Wise pastors are relentless about increasing their church’s capacity for effective ministry.

Especially as Pentecostals, we understand that every believer, from the new convert to the long-time saint, can hear from the Lord for their lives and for the church.

Unfortunately, we don’t always minister that way. Instead of relying on the indwelling presence of the Holy Spirit in every believer, we sometimes act like the pastor is the only person in the congregation who is able to receive a word from the Lord or do the work of the church.

That attitude is a great hindrance to effective ministry because it requires every idea to come from and through one person. And it stifles others from expressing what the Lord lays on their hearts.
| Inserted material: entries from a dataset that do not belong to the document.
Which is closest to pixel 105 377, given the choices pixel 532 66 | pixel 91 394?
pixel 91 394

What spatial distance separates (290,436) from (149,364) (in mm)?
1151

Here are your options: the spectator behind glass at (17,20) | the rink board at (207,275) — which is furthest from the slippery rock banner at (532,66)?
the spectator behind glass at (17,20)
The second principle is to equip the saints for ministry. Ephesians 4:11-12 contains what I call the Pastoral Prime Mandate. God doesn’t call pastors — or apostles, prophets, evangelists and teachers — to do ministry for the rest of the congregation; He calls us “to equip his people for works of service.”
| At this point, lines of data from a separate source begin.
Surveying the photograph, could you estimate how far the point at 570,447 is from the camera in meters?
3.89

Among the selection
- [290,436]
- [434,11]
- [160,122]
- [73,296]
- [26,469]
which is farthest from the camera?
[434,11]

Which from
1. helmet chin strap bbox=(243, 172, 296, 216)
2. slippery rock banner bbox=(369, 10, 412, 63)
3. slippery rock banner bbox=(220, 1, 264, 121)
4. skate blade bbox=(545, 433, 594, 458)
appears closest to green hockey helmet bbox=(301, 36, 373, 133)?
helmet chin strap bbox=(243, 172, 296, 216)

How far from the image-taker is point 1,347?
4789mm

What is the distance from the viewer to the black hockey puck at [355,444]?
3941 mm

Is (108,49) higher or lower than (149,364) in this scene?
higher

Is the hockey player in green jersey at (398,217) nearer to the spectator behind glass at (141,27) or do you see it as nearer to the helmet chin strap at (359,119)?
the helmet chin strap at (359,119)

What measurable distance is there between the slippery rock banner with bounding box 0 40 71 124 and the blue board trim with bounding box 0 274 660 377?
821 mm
If you pastor 20, 50 or 150 people and you’re the only minister, you will run out of ministry capacity very quickly.

But if you pastor 20, 50 or 150 people and you’re equipping them to do the work of ministry, you can have a church of 20, 50 or 150 ministers! That’s unlimited ministry capacity.

Instead of overworked pastors and under-performing church members, an equipping ministry leads to building up the body of Christ “until we all reach unity in the faith and in the knowledge of the Son of God and become mature, attaining to the whole measure of the fullness of Christ” (Ephesians 4:13).

The Blessing and Challenge of Pastoring a Small Church

Because of the hands-on nature of small-church ministry, there’s a strong temptation for us to slip into the role of enabler instead of equipper.

Certainly, in smaller churches the pastor will do more visitations and counseling and have more direct relationships with church members than our big-church counterparts. For many, including me, that direct pastoral access may be one of the reasons we went into ministry in the first place.

The good news is, we don’t have to give that up to do better ministry; we just need to channel it into equipping the saints.

Trust and Equip

If you’re called to be a pastor, be a pastor. But don’t take all the burden of ministry on your shoulders.

Even if you’re the only person in the church with official credentials, you’re not the only person with a calling to ministry.

Trust the Holy Spirit. Equip the saints. Together, God can use us to turn our world upside down for Jesus (Acts 17:6).